Oito modos de operação
No momento do lançamento, o repositório continha oito comandos principais, cada um responsável por uma parte separada do processo, em vez de "tudo de uma vez". Essa é a aposta principal do gstack: a qualidade melhora não através de nova inteligência, mas através de disciplina em torno do agente de código já existente. Um comando separado verifica a ideia do produto, outro verifica arquitetura e testes, outro verifica riscos no código, e ainda outro é responsável pelo estágio final antes do merge e lançamento.
- `/plan-ceo-review` — revisão de produto da ideia e prioridades
- `/plan-eng-review` — arquitetura, fluxo de dados, casos extremos e testes
- `/review` — busca de riscos em produção e problemas de código
- `/ship` — sincronização de branch, execução de testes e preparação de PR
- `/browse`, `/qa`, `/setup-browser-cookies`, `/retro` — navegador, QA, importação de cookies e retrospectiva
Essa divisão em papéis parece especialmente lógica diante de um problema típico de coding com IA: o agente escreve rapidamente o caso feliz, mas frequentemente perde casos extremos, regressões e falhas de UX. Em gstack, essas verificações são movidas para modos separados para que não compitam com a tarefa de "escrever código o mais rápido possível". Isso não garante a ausência de erros, mas aproxima o processo em si da prática de engenharia comum, onde design, implementação, testes e lançamento não são jogados em uma única etapa.
Navegador, QA e stack
A parte mais interessante do gstack não são os skills em markdown, mas o runtime persistente do navegador. Em vez de lançar um novo navegador para cada ação, o sistema inicia um daemon Chromium headless de longa vida e se comunica com ele via HTTP localhost. Isso é necessário tanto para velocidade quanto para manter o estado entre os passos.

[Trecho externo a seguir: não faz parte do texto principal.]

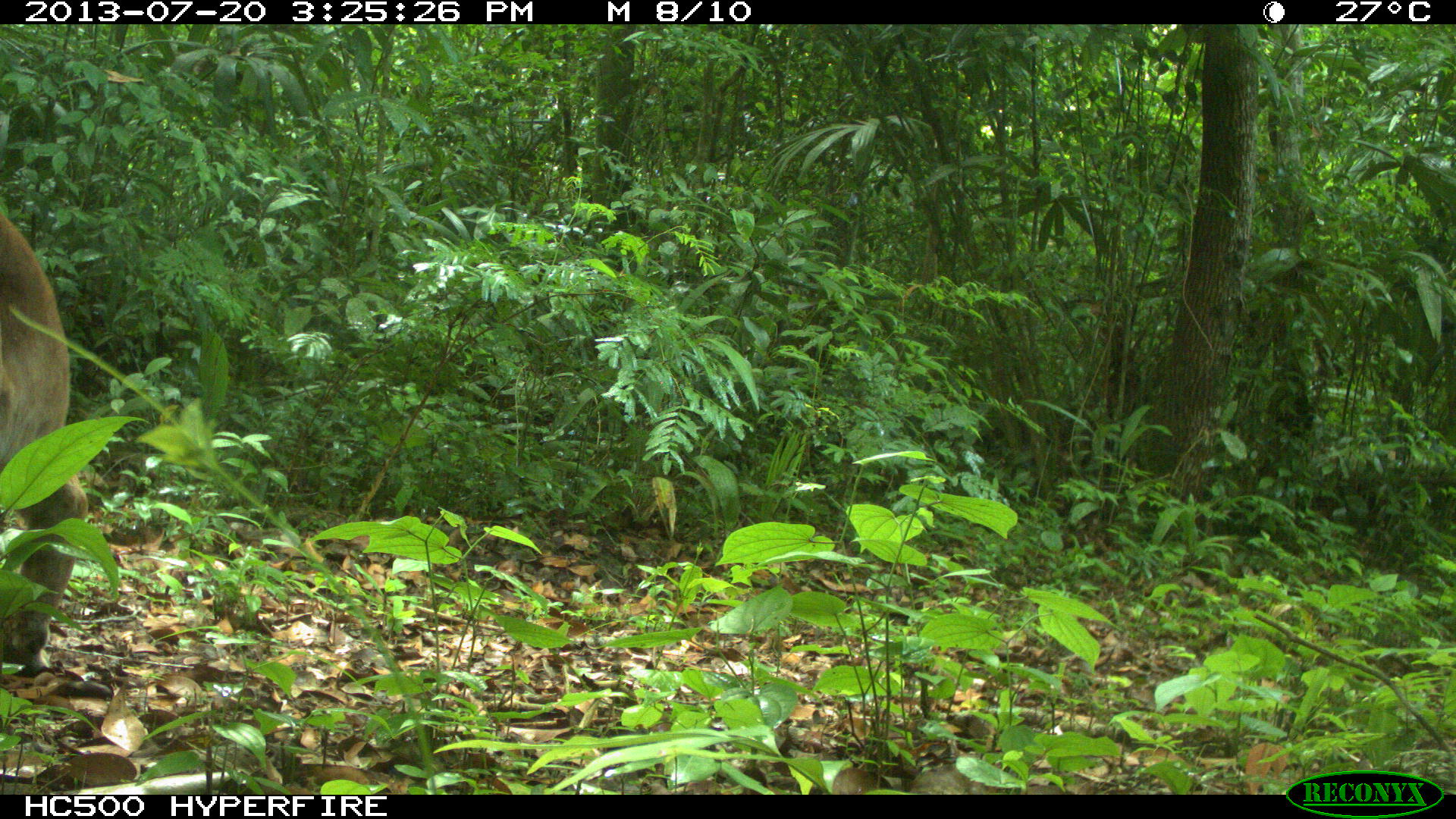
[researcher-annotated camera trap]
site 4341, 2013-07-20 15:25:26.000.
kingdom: Animalia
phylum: Chordata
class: Mammalia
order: Carnivora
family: Felidae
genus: Puma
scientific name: Puma concolor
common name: mountain lion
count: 1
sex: male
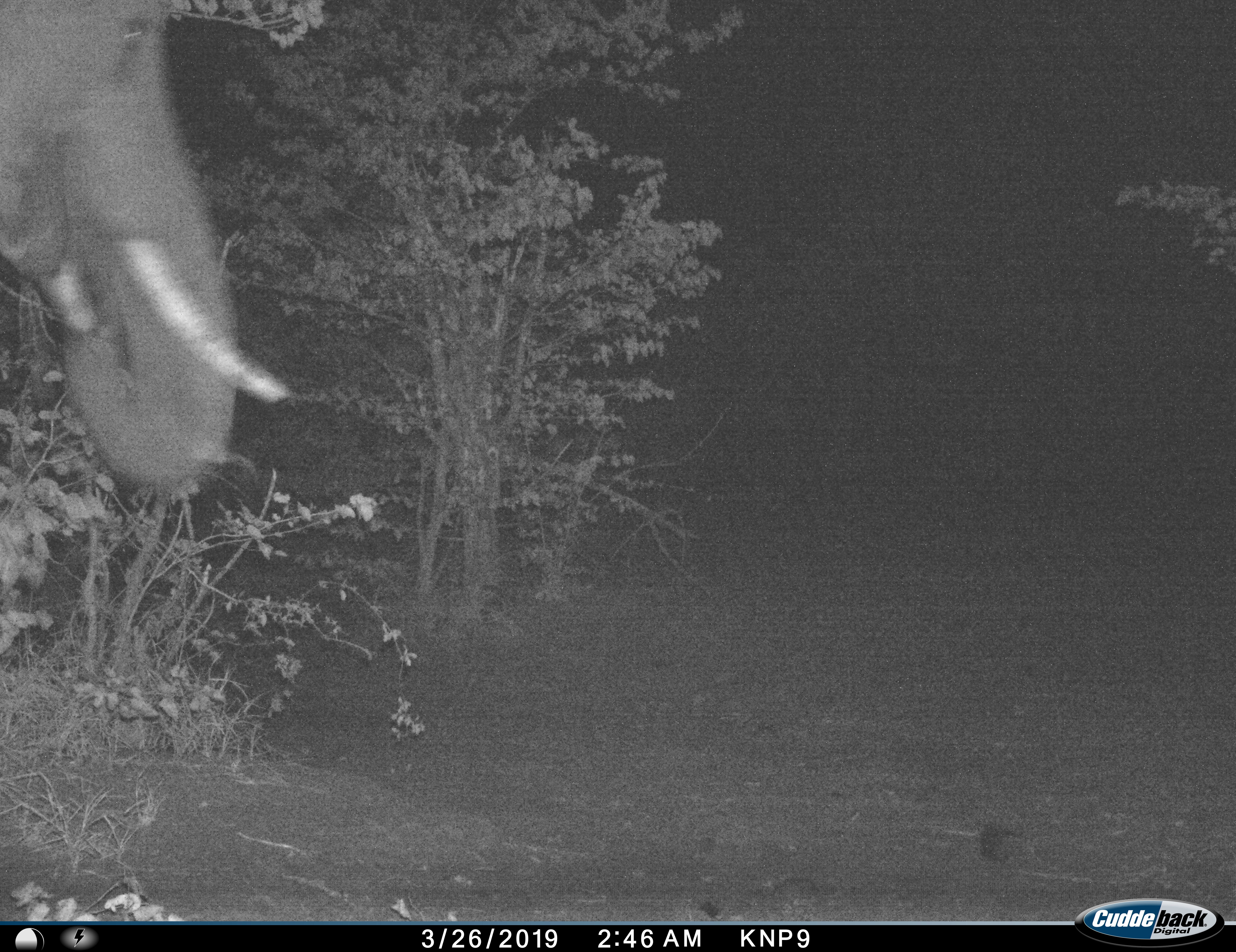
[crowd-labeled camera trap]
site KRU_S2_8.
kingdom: Animalia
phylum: Chordata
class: Mammalia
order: Proboscidea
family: Elephantidae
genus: Loxodonta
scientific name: Loxodonta africana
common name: african bush elephant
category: elephant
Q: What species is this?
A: Elephant (african bush elephant) (Loxodonta africana).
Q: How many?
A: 1.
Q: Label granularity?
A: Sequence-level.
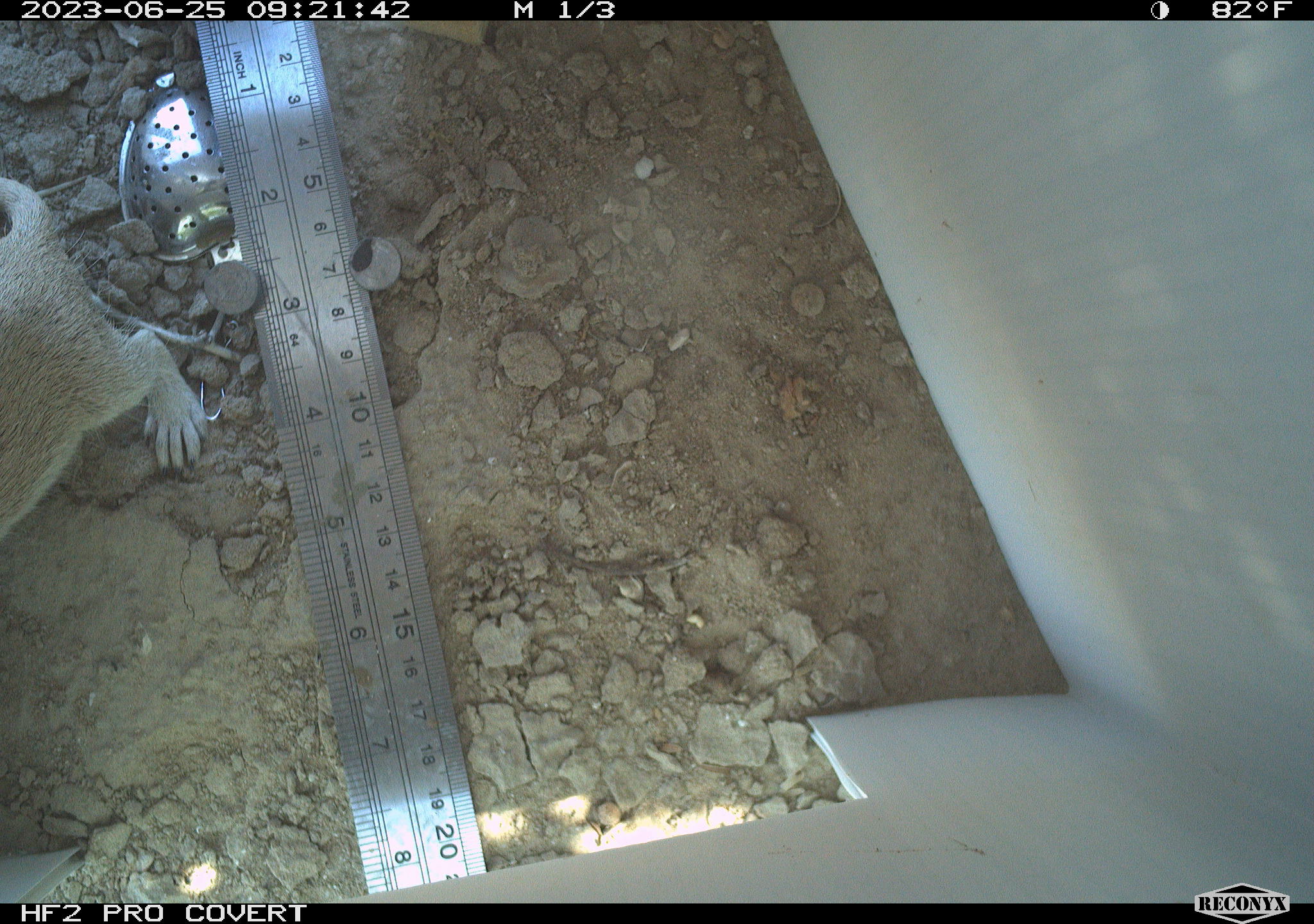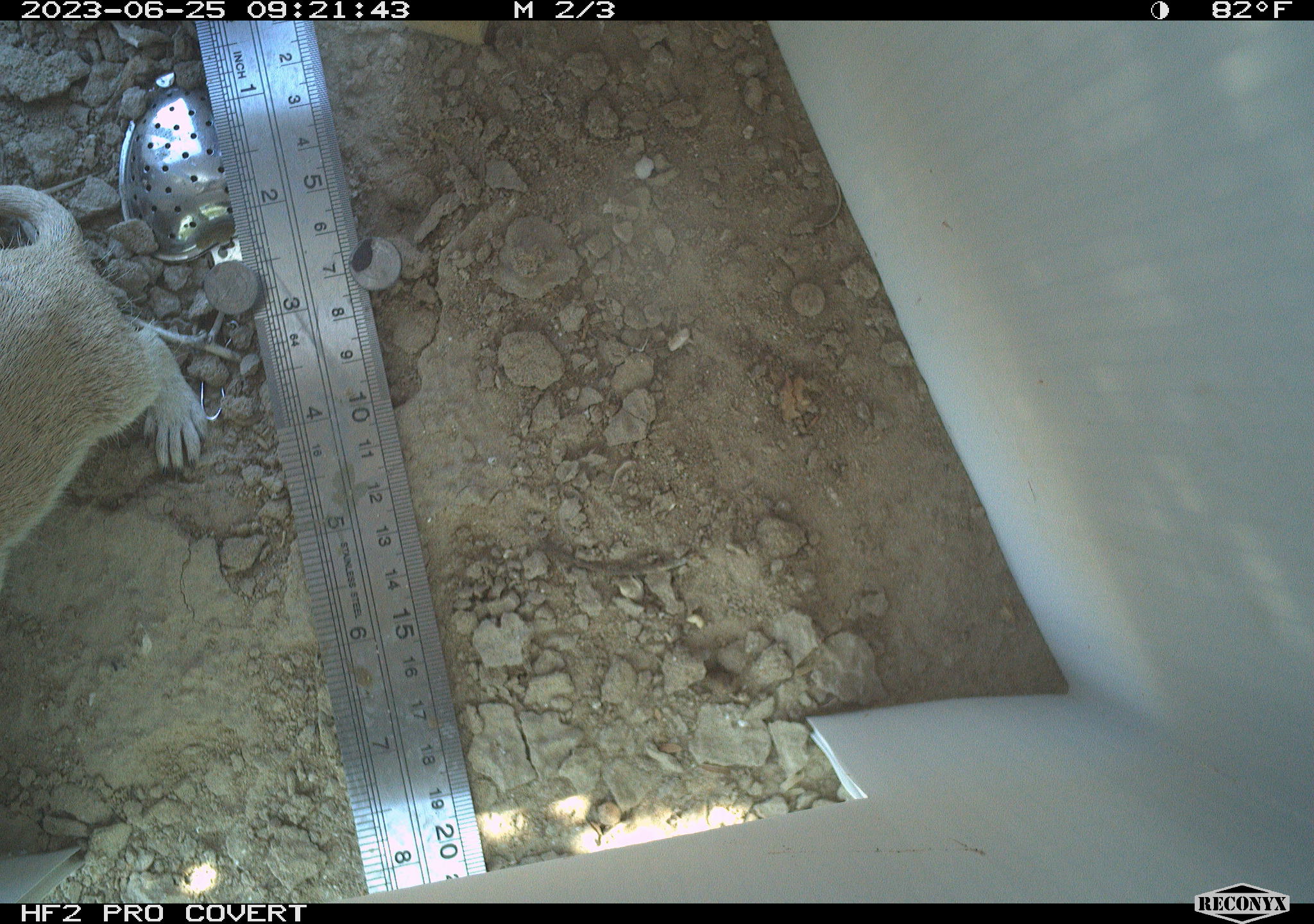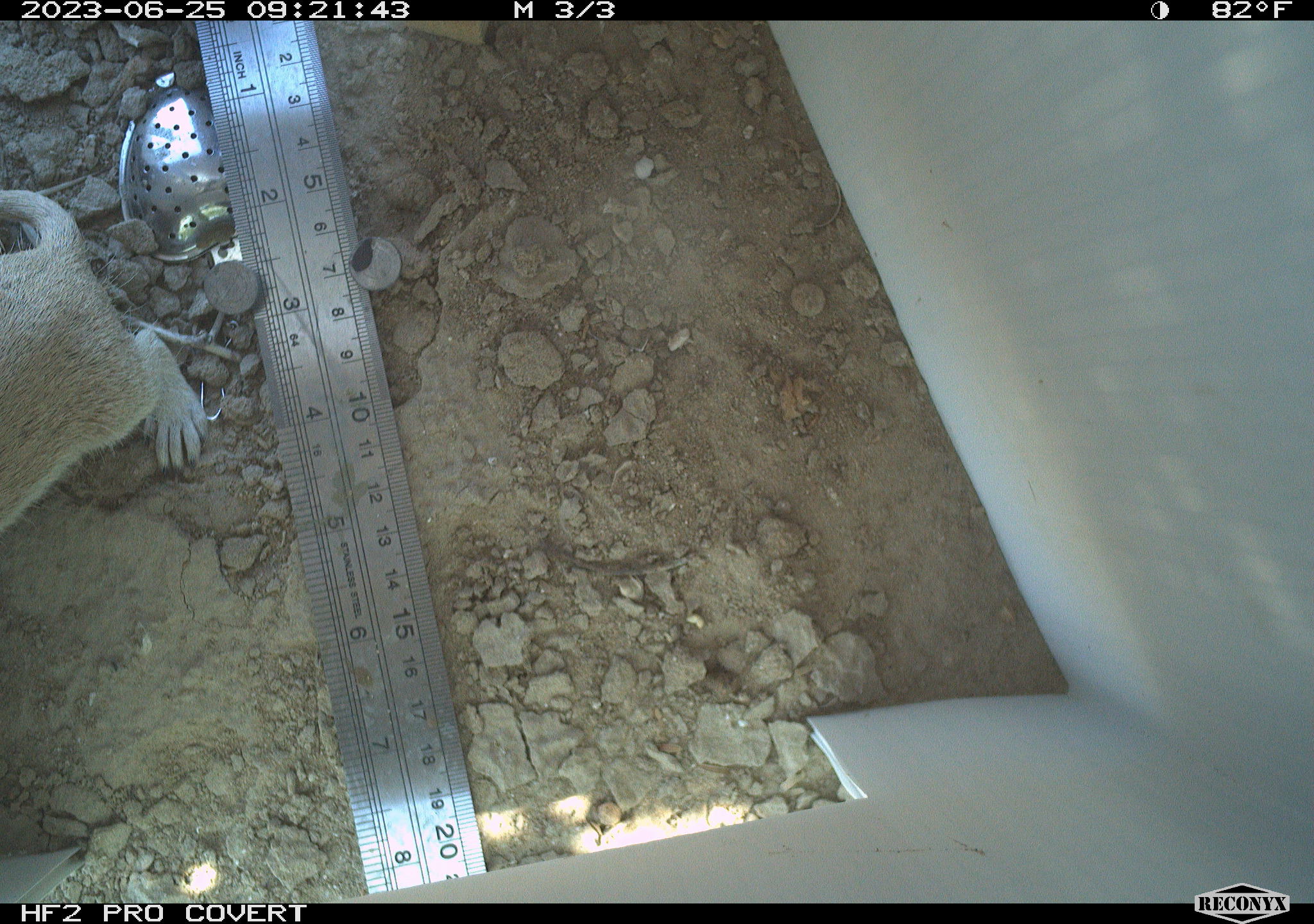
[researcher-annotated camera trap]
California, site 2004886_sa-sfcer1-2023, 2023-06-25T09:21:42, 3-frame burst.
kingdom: Animalia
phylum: Chordata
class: Mammalia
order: Rodentia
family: Sciuridae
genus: Xerospermophilus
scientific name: Xerospermophilus tereticaudus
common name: round-tailed ground squirrel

Conforme a descrição do projeto, um cold start da ferramenta de navegador leva cerca de 3–5 segundos, e as chamadas subsequentes após o lançamento se encaixam em aproximadamente 100–200 milissegundos. Por isso, cookies, abas, localStorage e estado de login são preservados entre comandos. É especialmente importante como este navegador é integrado ao fluxo de QA.
O comando `/browse` dá ao agente a capacidade de entrar na aplicação, clicar pela interface, tirar screenshots e ver onde tudo quebra. E `/qa` vai além: analisa o diff do branch, identifica rotas afetadas e testa precisamente essas páginas e cenários que poderiam ter sido impactados pelas mudanças. Em um exemplo do repositório, esse modo analisou oito arquivos modificados, encontrou três rotas afetadas e as testou contra uma instância local da aplicação — vinculando mudanças de código ao comportamento real da interface.
De uma perspectiva técnica, gstack também foi construído pragmaticamente. Para usá-lo, você precisa de Claude Code, Git e Bun 1.0+, e no momento da publicação, o repositório usava Playwright e o pacote `diff`, com o comando `/browse` compilado em um binário executável separado. O conjunto pode ser instalado em `~/.claude/skills/gstack` ou colocado no `~/.claude/skills/gstack` local dentro do projeto para que toda a equipe use o mesmo processo. Os autores explicam a escolha de Bun por razões simples: binários compiláveis, acesso nativo a SQLite, execução de TypeScript sem boilerplate extra e servidor HTTP integrado através de `Bun.serve()`.
O que isso significa
gstack é interessante não como "outro conjunto de prompts", mas como uma tentativa de transformar coding com IA em um pipeline repetível com verificações em cada estágio. Se essa abordagem pegar, o mercado se moverá não apenas para modelos mais fortes, mas também para camadas operacionais mais rigorosas sobre eles — com modos separados para planejamento, revisão, QA e lançamento. A mudança principal aqui é que confiança em IA está sendo construída não através de promessas de modelo, mas através de estágios de verificação.